Javier Rubio - CARDO MÁXIMO

El matón de barrio

Milagro será que no vuelva a pasearse por la Sevilla de «Una columna de fuego» el Gran Inquisidor

JAVIER RUBIO

Ken Follett saca novela. Y en ella sale Sevilla. O eso nos han dicho. El escritor galés estuvo por aquí ambientándose en la Fábrica de Artillería donde se fundían los cañones de los navíos de línea que protegían las flotas de la Carrera de Indias. De momento, lo que conocemos es una entrevista con el autor en el que saca a pasear los lugares comunes de la Leyenda Negra, convenientemente actualizados: «España en el siglo XVI era el matón del barrio: grande y malo, un poco como EE UU en Vietnam». Con ese bagaje histórico mínimo para consumo masivo como anticipo, milagro será que no vuelva a pasearse por la Sevilla de «Una columna de fuego» –tal es el título– el Gran Inquisidor y que no huela a chamusquina en el quemadero del Prado de San Sebastián. Cualquier día, una película nos presentará a un fraile dominico bajo el estandarte de la Cruz Verde regodeándose del olor a carne quemada de hereje lo mismo que Robert Duvall en «Apocalypse now»: «Huele a napalm, huele a victoria».

¿Y qué se supone que debe hacer la administración de un imperio cuando las élites políticas se rebelan contra su poder? Y Felipe II «fue un tipo malo». Ya. Pero no por guerrear contra los enemigos, sino por desperdiciar «la oportunidad de industrializarse y convertirse en una gran nación comercial y manufacturera» y gastar el dinero «en cañones y navíos de guerra para combatir». Qué manido. Basta un puñadito de respuestas del escritor británico de éxito para que salgan a desfilar todos los argumentos contra la España imperial: la intolerancia religiosa, el declive económico, la Armada Invencible, Felipe II…
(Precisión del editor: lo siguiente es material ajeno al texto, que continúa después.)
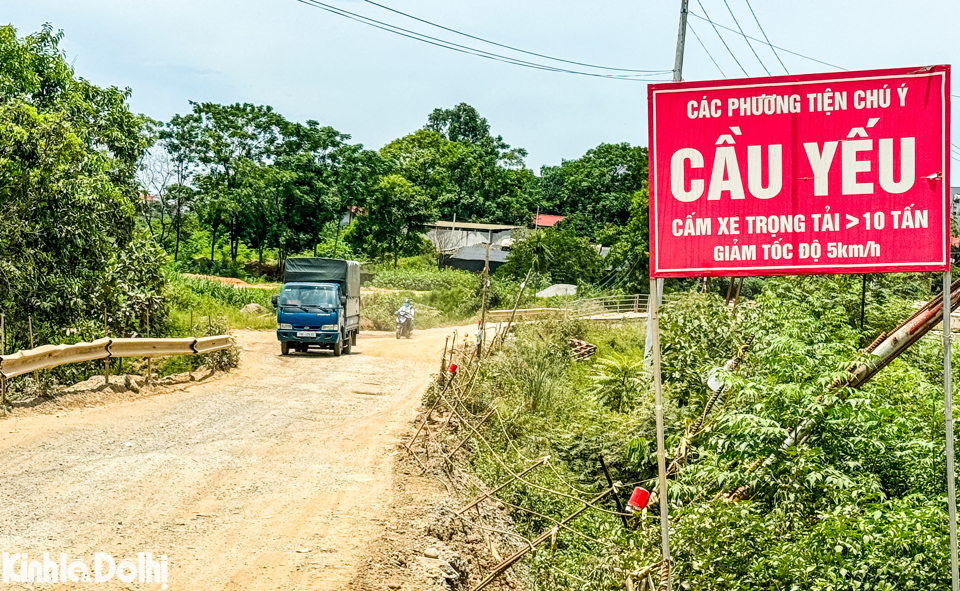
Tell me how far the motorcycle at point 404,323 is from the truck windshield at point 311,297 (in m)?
8.93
Hasta qué punto pervive la Leyenda Negra es algo en lo que no reparamos hasta que te das de bruces con libros como el de María Elvira Roca Barea, «Imperiofobia y leyenda negra», que cayó en mis manos este verano en el último minuto. No puedo decir que esté de acuerdo con todo lo que leí –de hecho, hay algunos pasajes muy controvertidos– pero sí con la honestidad intelectual de quien lo escribió sin esconderse y sin arrugarse ante la obsesiva corrección política que obliga a repensar aquella España con los criterios actuales. Hay algunos arriesgadísimos saltos en el vacío en los que resulta muy difícil coincidir punto por punto con la línea argumental de la profesora del Consejo Superior de Investigaciones Científicas, pero aun así es más que valiosa su aportación para descarnar las razones que explican la hispanofobia entonces y, lo que es más curioso, su pervivencia hasta nuestros días.

No es casualidad que esta columna –de agua, en vez de fuego– se haya escrito desde Sevilla mientras en Barcelona, un millón de personas según los convocantes se ha manifestado para evidenciar que los mitos contra «el matón del barrio» siguen hoy vivitos y coleando.